Here is the final match of the Russia-Belarus tournament, in which the main prize was at stake, had a much more intriguing character. The team of Canadian specialist Craig Woodcroft, who heads Dynamo Minsk and its base club, not only imposed a tight fight on the ice owners from the first shifts, but also kept this level in the future.
No matter how hard Zhamnov’s wards tried to crush the enemy, he did not break down and retained a coherent system of play.
The starting period, thanks to Maxim Mamin, ended in a draw – 1: 1, then Safonov brought the Russians ahead for the first time, and when it seemed that now they would no longer give up the advantage, the Belarusians used the numerical majority twice in a row.
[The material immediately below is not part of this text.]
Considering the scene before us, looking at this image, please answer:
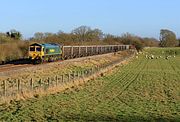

Maybe those deletions looked far-fetched, the implementation of the excess was almost perfect. In the third twenty-minute period, Alexander Kadeikin equalized the score, when the Russian team again stepped up the pressure, but the guests scored in the minority and took the lead 4:3. Kadeikin, like a real captain in a difficult situation, scored a double, after which the hosts could still snatch the victory in regular time if they had not continued to squander scoring chances.
And in overtime, the Russians missed a great opportunity to decide everything in their favor, when Voronkov forced the opponent to foul on himself. However, they failed to distinguish themselves in the four-on-three format, and as a result, the winner of the Channel One Cup had to be identified in a shootout. Zhamnov, after consulting with assistants, replaced the goalkeeper, and instead of Serebryakov, Dorozhko stood in the frame. However, that was not the problem.
The attackers did not realize any of the five shots, although Sergei Tolchinsky, who got into the frame, was frankly unlucky.
But the naturalized American Shane Prince, who now plays for Spartak Moscow, scored and brought victory to the Belarusians. Thus, the Russian team lost the match, in which they threw the opponent 45:18.